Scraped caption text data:
<<<<

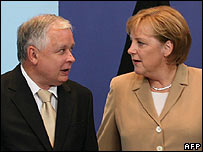 German Chancellor Angela Merkel and Poland's President Lech Kaczynski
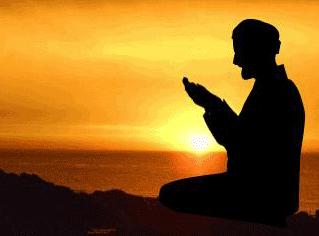 Mengapa Tangan Diangkat Ketika Berdoa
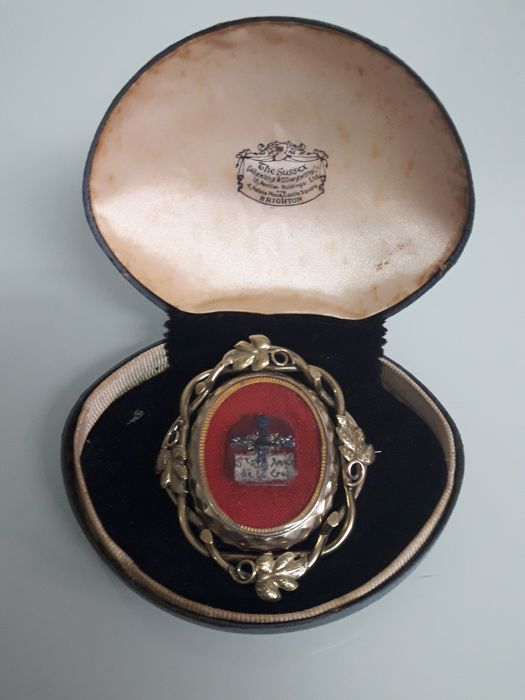 Antiguo Broche Giratorio ( Santa Angela  de la Cruz ) Oro al mercurio
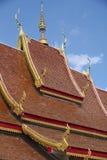 Dach von Wat Mani Phraison, Mae Sot, Tak-Provinz, Thailand Stockfoto
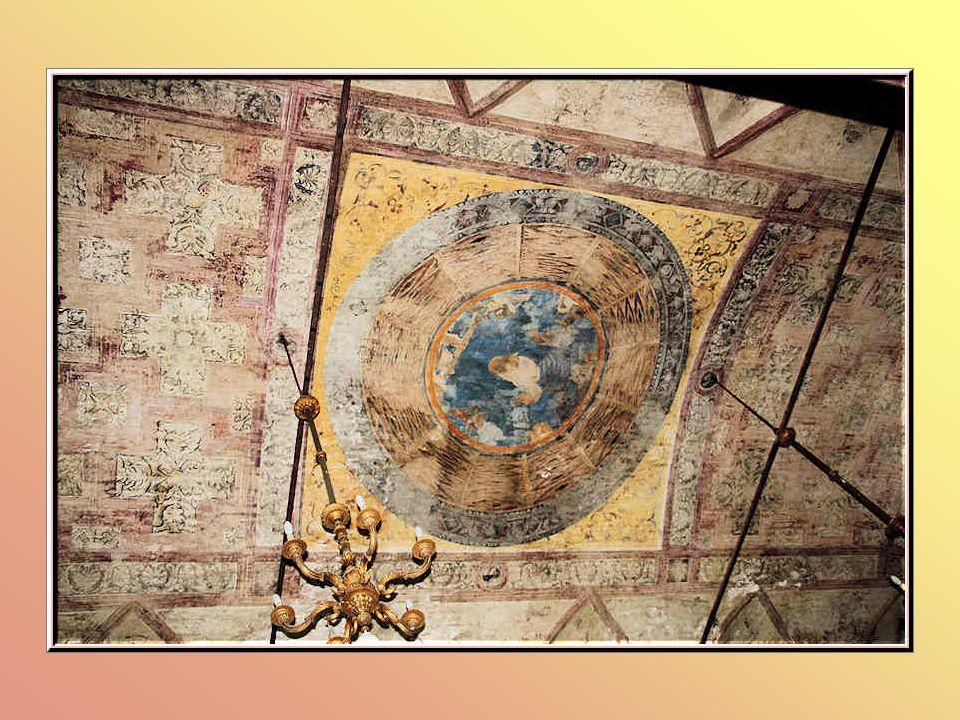 Les stalles du chœur et de la sacristie renferment le chef-dœuvre de Fra Giovanni da Verona, les étonnantes marqueteries en bois coloré qui décorent les deux rangées de stalles.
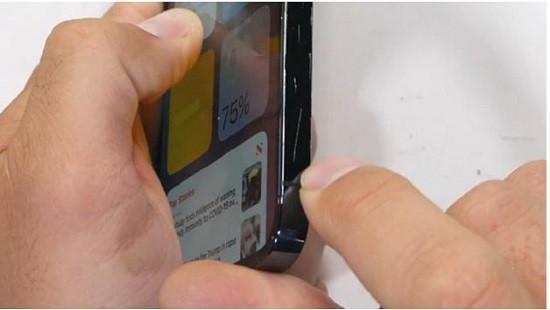 Viền iPhone 12 Pro Max có dễ trầy không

>>>>

• _PROBLEM DESCRIPTION_:
Please output the lines from the line that contains "Les stalles du" through the end of the records, both ends included, exactly and with no pictures.

• _WORKED SOLUTION_:
 Les stalles du chœur et de la sacristie renferment le chef-dœuvre de Fra Giovanni da Verona, les étonnantes marqueteries en bois coloré qui décorent les deux rangées de stalles.
 Viền iPhone 12 Pro Max có dễ trầy không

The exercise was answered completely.